Encountering wildlife is always thrilling and this experience being rather spine-tingling feels all the more WILD. Encounters in daylight are easier to understand . . . being able to see the body language of an animal.
I will never know exactly what was going on in the mind of the beast but feel better knowing that there have been very few ever reports of coyotes attacking humans. The experience was all the more chilling, as I had read about the killing of a young woman singer (see link) by two coyotes a couple of years earlier.
Coyotes and other wild creatures are part of our ‘earth community’ and we need to know how to coexist for the well being of all. I am grateful for the eastern coyote and hope that we can come to an understanding of knowing and respect for each other’s presence within the land we share. I do want the coyote and other wild beasts to fear me so that we all remain safe. Last fall, I did see two coyotes together (perhaps an alpha pair) in almost the same place as the one above.

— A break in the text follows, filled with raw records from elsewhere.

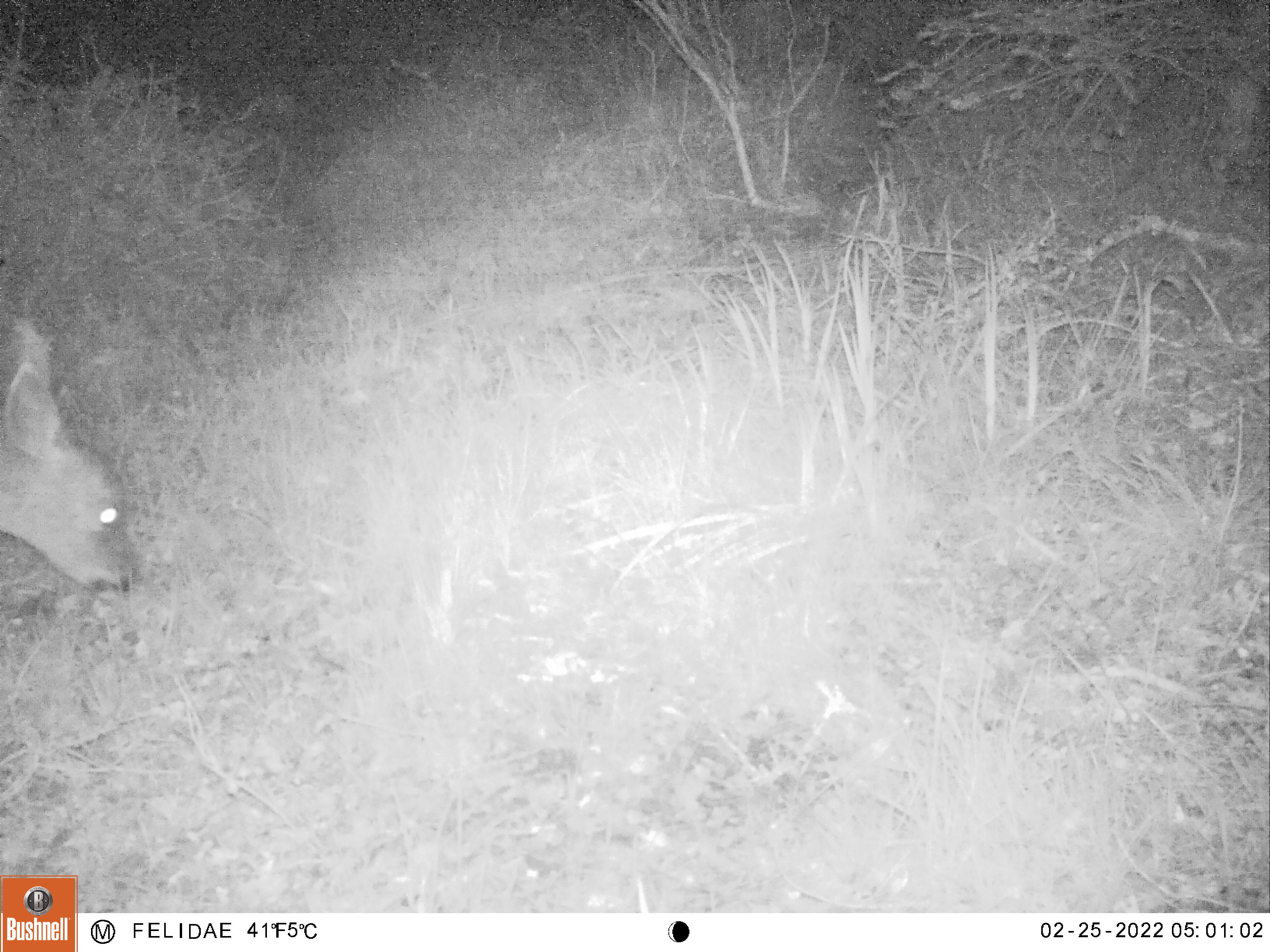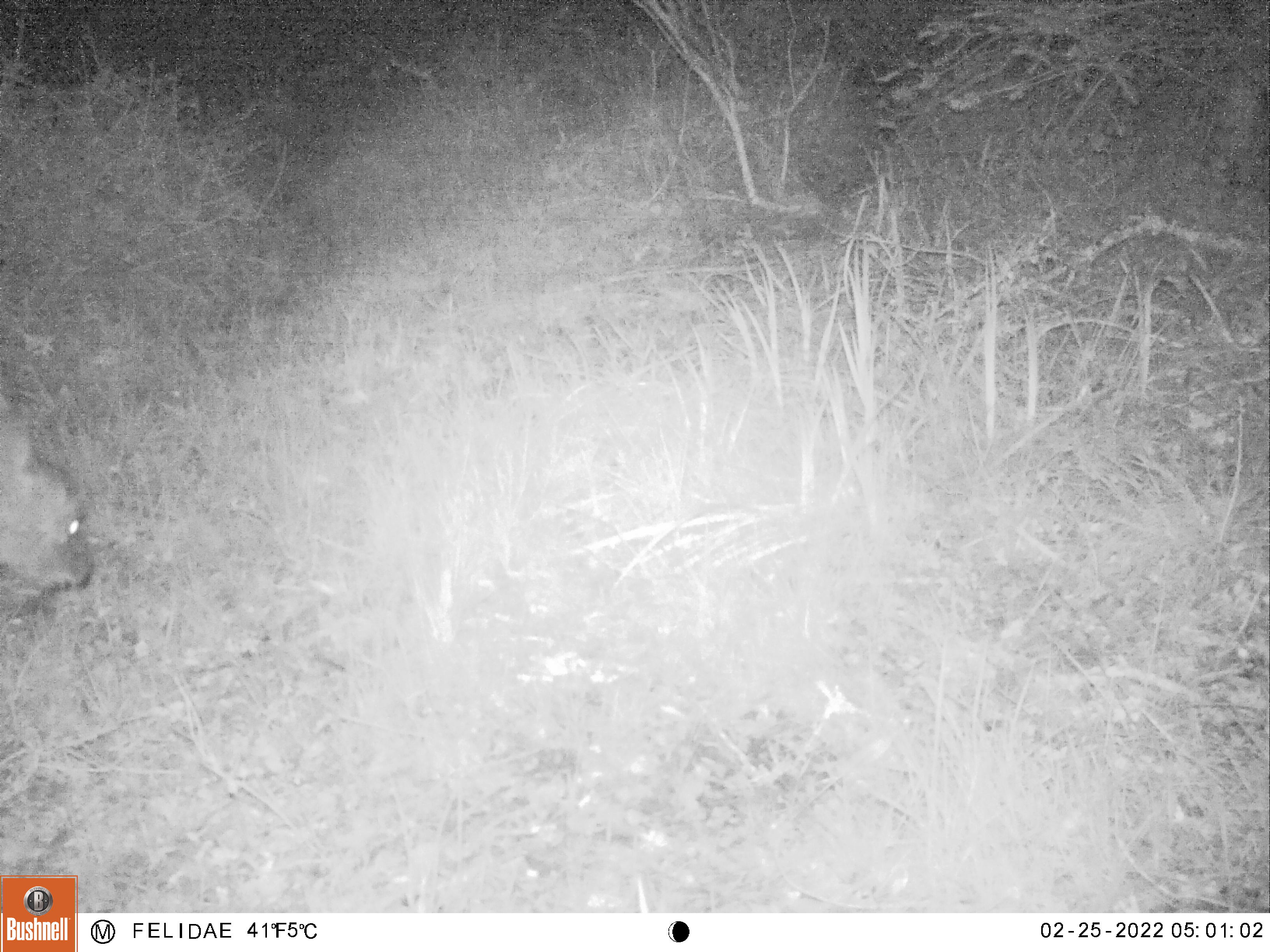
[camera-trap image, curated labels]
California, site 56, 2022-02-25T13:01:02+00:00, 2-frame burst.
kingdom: Animalia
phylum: Chordata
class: Mammalia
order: Artiodactyla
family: Cervidae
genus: Odocoileus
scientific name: Odocoileus hemionus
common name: mule deer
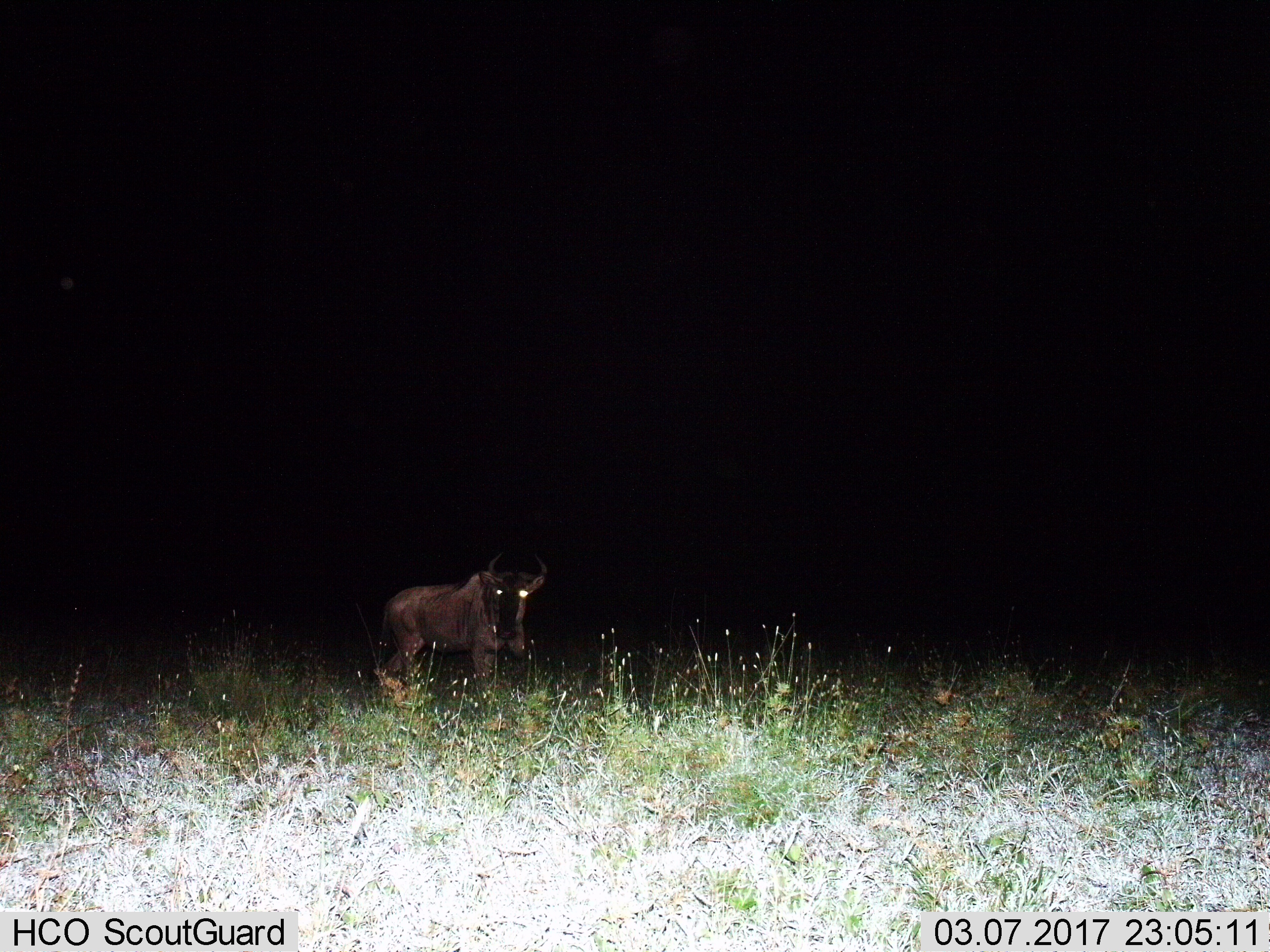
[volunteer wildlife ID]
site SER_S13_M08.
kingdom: Animalia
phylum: Chordata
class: Mammalia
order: Artiodactyla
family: Bovidae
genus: Connochaetes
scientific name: Connochaetes taurinus taurinus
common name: blue wildebeest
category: wildebeestblue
Wildebeestblue (blue wildebeest) (Connochaetes taurinus taurinus), count 1. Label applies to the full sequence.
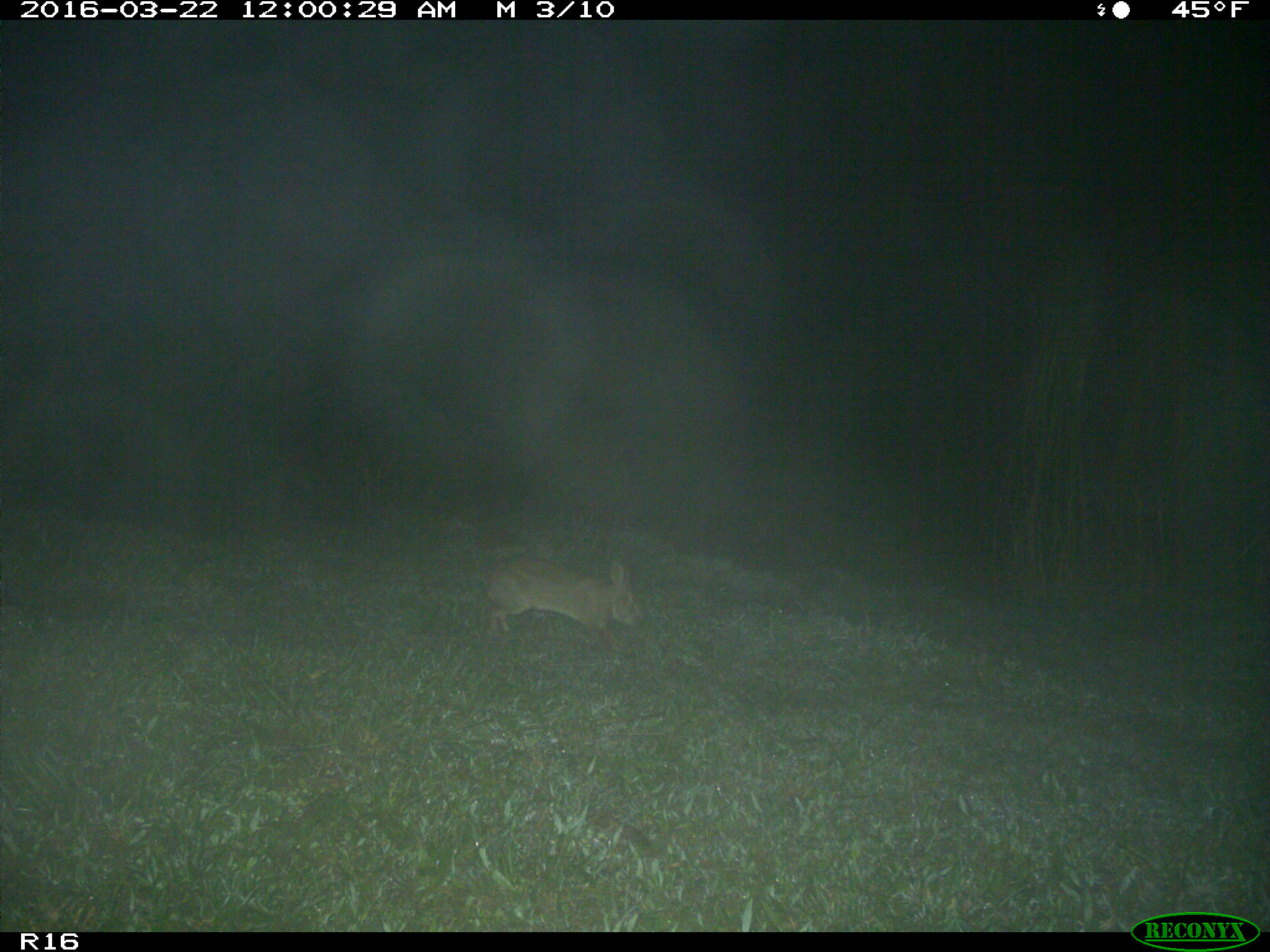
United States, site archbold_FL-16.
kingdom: Animalia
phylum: Chordata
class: Mammalia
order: Lagomorpha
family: Leporidae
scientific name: Leporidae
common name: rabbits and hares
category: unidentified rabbit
Unidentified rabbit (rabbits and hares) (Leporidae).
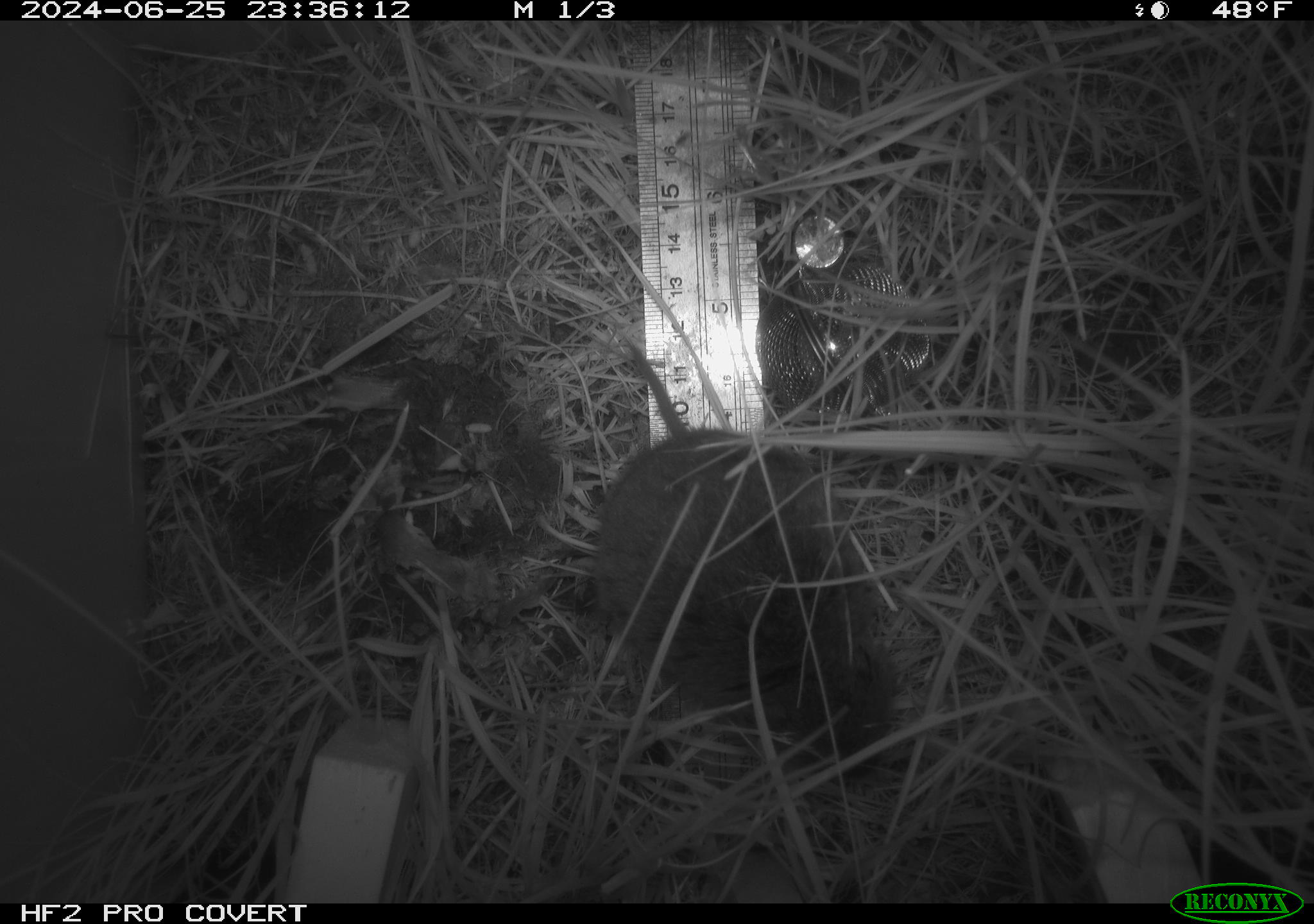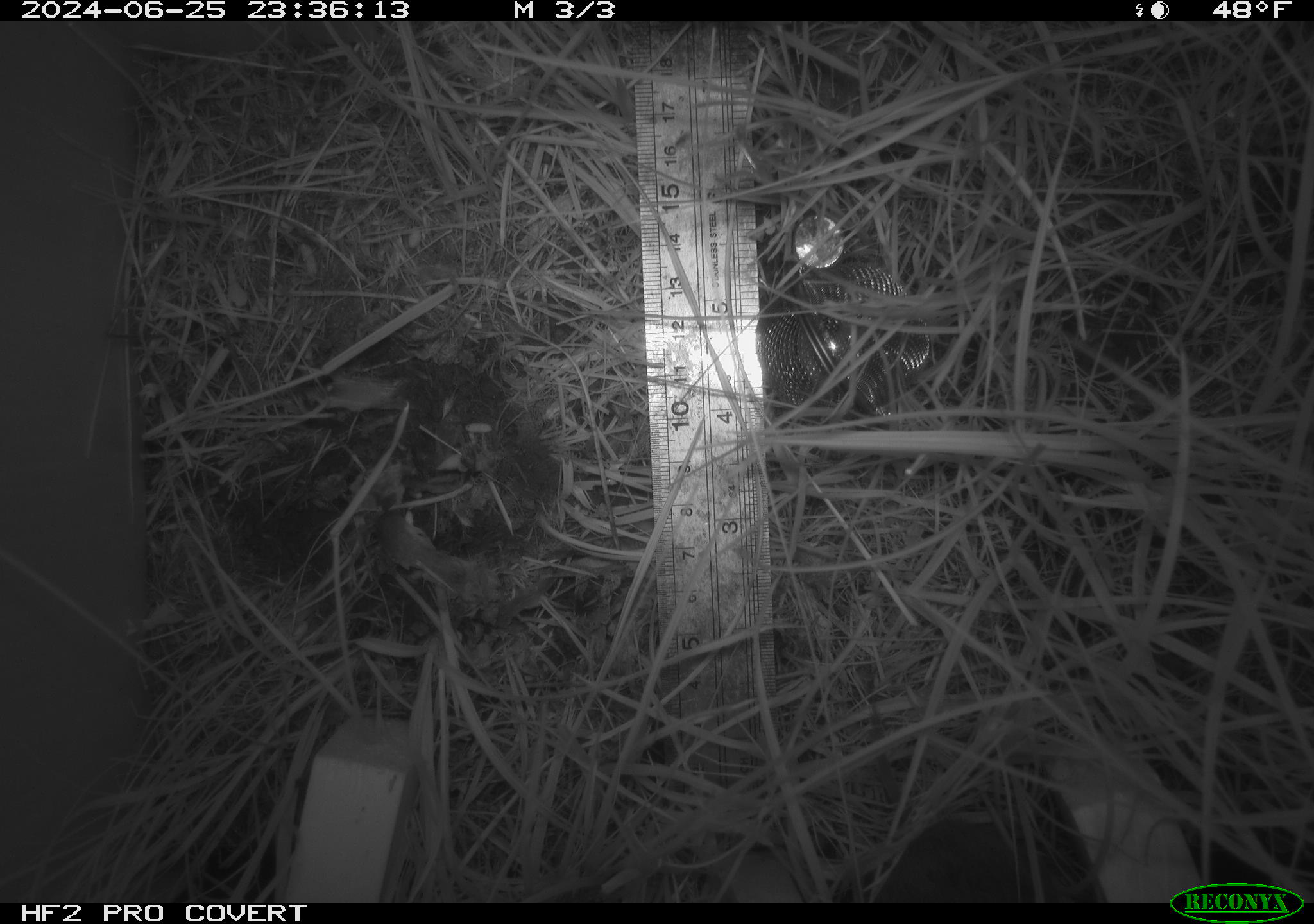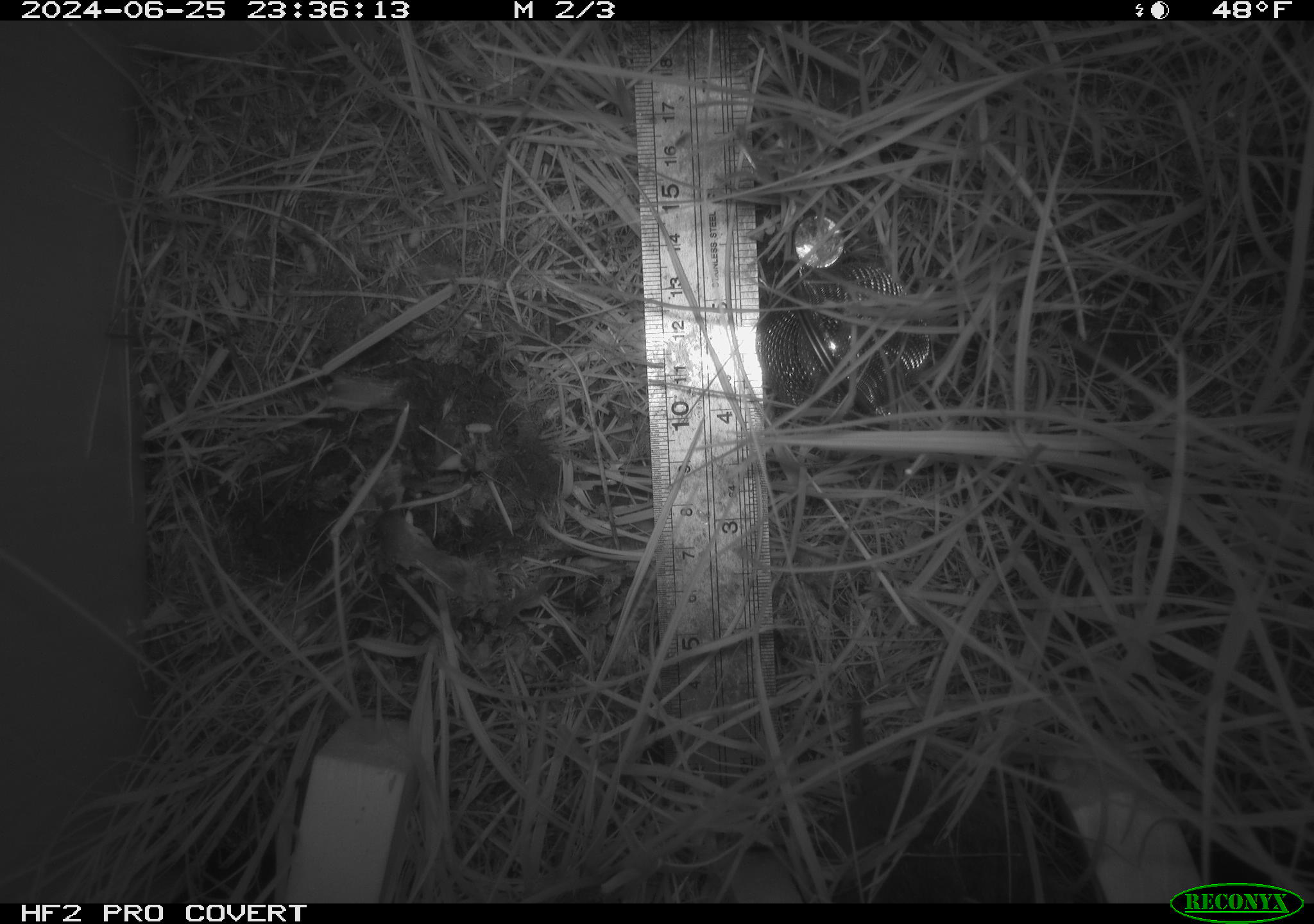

An added note regarding the coyote photographs here. I have only seen one other coyote on my land before this sighting, though I hear them all the time. The first coyote I was lucky enough to see was a beauty . . . all lit up by the sun with a gorgeous tail but I had no camera, which was a pity as I was very close. He was smaller than the one above and just stared at me before leaping away. The coyote above was over one hundred feet away, about to go into the edge of the forest and it was getting late in the day, so the images are not as good as I might wish. I had a strong feeling that the coyote was looking right back at me, though very far away and through a field of flora.